18. William Cleaver Francis Robinson
11 Jan 1875 — 7 Sep 1877
Robinson was a popular governor, which was lucky because they kept re-appointing him to Western Australia. His older brother Hercules was governor of New South Wales. This is absolute true.
19. Lieutenant-Colonel Edward D Harvest (again)
7 Sep 1877 — 12 Nov 1877
Harvest Terrace in West Perth is where the WA parliament building now lies. Harvest Road in North Fremantle is of even more vital importance to my own personal story, and I promise I will get to that part of the story one day…

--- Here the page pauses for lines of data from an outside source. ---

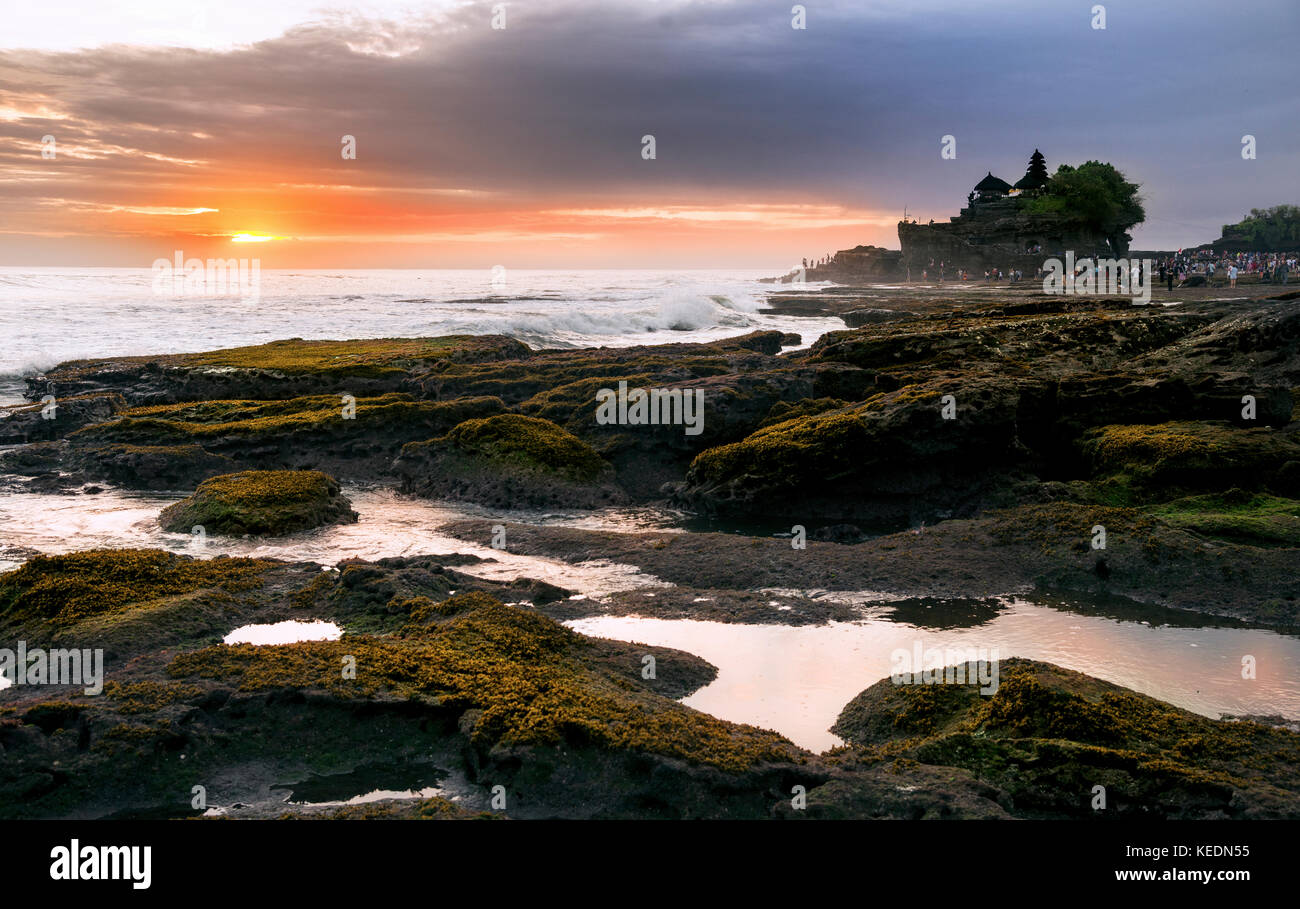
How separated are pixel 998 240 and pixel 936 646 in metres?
100.0

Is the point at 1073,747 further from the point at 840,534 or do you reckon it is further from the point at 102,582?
the point at 102,582

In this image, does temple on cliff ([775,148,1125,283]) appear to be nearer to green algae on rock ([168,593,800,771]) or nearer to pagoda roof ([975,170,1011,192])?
pagoda roof ([975,170,1011,192])

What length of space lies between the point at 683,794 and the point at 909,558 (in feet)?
21.5

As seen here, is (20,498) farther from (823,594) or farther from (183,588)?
(823,594)

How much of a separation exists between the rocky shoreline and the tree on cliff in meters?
77.3

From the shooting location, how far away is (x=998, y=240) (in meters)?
99.7

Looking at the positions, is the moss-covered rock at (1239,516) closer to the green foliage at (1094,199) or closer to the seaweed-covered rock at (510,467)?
the seaweed-covered rock at (510,467)

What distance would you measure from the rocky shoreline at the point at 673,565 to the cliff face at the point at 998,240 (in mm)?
76863

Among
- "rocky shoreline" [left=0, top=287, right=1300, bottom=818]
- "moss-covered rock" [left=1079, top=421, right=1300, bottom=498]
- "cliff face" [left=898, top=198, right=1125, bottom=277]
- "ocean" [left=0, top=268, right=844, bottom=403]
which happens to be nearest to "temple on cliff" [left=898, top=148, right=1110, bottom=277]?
"cliff face" [left=898, top=198, right=1125, bottom=277]

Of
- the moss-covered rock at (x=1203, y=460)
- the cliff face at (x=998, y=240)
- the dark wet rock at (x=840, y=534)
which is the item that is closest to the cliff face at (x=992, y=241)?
the cliff face at (x=998, y=240)

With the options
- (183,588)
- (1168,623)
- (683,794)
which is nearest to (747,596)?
(1168,623)

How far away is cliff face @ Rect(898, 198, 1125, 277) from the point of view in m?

20. Major-General Sir Harry St. George Ord
12 Nov 1877 — 10 Apr 1880
After being a governor he retired to be a scientist.

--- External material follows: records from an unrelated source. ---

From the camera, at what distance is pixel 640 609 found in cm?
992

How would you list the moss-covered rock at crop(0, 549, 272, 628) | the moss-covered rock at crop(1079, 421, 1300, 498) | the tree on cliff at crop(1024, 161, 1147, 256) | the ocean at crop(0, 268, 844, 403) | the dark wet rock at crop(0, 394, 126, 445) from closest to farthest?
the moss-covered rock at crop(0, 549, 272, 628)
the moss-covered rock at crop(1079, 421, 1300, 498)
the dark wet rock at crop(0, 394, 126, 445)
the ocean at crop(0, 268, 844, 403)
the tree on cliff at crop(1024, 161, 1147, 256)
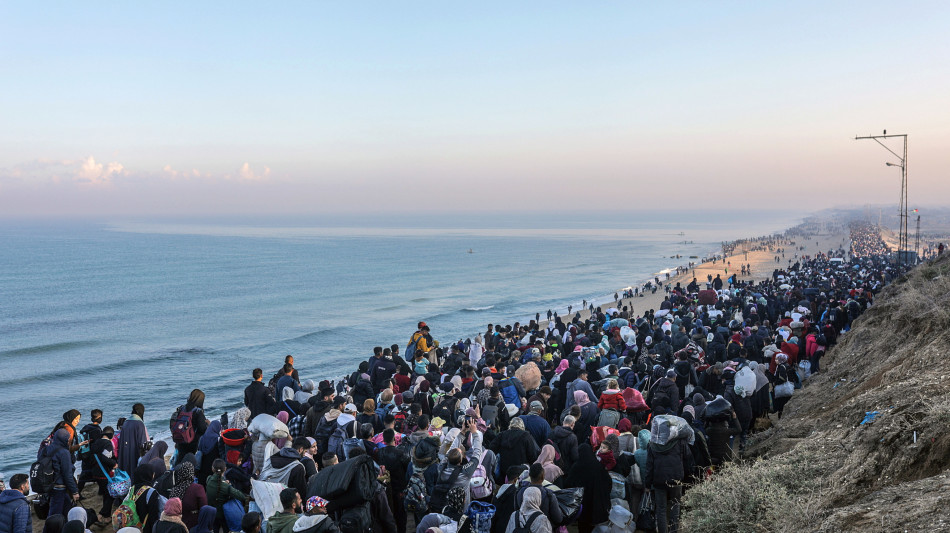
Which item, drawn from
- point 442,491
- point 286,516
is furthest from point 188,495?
point 442,491

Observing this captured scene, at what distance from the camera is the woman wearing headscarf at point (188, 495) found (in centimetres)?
551

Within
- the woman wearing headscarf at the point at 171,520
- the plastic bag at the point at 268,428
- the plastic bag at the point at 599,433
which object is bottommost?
the plastic bag at the point at 599,433

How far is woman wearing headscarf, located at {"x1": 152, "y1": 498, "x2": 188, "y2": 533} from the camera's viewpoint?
4750 mm

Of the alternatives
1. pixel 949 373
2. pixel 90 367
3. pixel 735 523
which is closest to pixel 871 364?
pixel 949 373

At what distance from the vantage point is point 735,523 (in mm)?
5598

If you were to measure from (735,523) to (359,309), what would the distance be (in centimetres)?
4749

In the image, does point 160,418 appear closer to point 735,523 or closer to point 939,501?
point 735,523

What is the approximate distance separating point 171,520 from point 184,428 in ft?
10.4

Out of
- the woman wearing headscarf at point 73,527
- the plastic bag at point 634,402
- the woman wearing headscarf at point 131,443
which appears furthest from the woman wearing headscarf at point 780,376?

He had a river named after him?
21. Sir William Cleaver Francis Robinson (again)
10 Apr 1880 — 14 Feb 1883
Did they ever name any landmarks after this guy? If not, why not? Some far less well regarded successors had towns named after him. Please don’t tell me Cleaverville in the Pilbara was named in his honour?

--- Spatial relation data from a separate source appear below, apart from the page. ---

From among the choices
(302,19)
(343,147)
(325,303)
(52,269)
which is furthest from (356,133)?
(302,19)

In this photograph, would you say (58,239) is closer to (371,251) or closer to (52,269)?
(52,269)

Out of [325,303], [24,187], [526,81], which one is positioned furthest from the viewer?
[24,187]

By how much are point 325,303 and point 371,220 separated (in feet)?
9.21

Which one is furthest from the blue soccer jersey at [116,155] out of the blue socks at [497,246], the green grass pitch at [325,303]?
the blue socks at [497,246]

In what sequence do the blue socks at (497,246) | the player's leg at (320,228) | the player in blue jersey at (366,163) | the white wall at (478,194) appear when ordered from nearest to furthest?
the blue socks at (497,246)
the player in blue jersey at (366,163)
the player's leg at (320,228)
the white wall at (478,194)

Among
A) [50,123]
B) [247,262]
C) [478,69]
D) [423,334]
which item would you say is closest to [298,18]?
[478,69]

22. Henry Thomas Wrenfordsley
14 Feb 1883 — 2 Jun 1883
A Supreme court judge fill in.
23. Sir Frederick Napier Broome
2 Jun 1883 — 21 Dec 1889
A humane man, it is told. He supported the obtaining of responsible government for the colony and worked for it, but because he made some powerful enemies in the colonial aristocracy he was represented as all that was wrong with gubernatorial rule.
24. Sir Malcolm Fraser
21 Dec 1889— 20 Oct 1890
The Colonial Secretary finally gets the top job! Not to be confused with the Australian Prime Minister of the same name from nearly a century later.
25. Sir William Cleaver Francis Robinson (yet again)
20 Oct 1890 — 18 Mar 1895
It was his last term at the job, but he did get to hand over decision making power to an elected assembly at long last. I’m trying to work out whether he liked us or hated us? So Western Australia exchanged the representative of a far distant monarch for a local aristocracy headed by the Forrest dynasty. Federation could not come soon enough.
26. Sir Alexander Campbell Onslow
18 Mar 1895 — 23 Dec 1895
He was the Chief Justice of the Supreme Court in Western Australia and was perpetually ill. He seems to have specialised in pissing off every Governor he was involved with and took slight at every offence. But he was an ally of the Forrest clan and by this stage they ran the colony— , so he was a safe fill-in until the next blue-blood came along.
27. Lieutenant-Colonel Sir Gerard Smith
23 Dec 1895 — 30 Jun 1900
Federation is just around the corner as we bid the 19th Century (and any real relevance of the post of governor) adieu.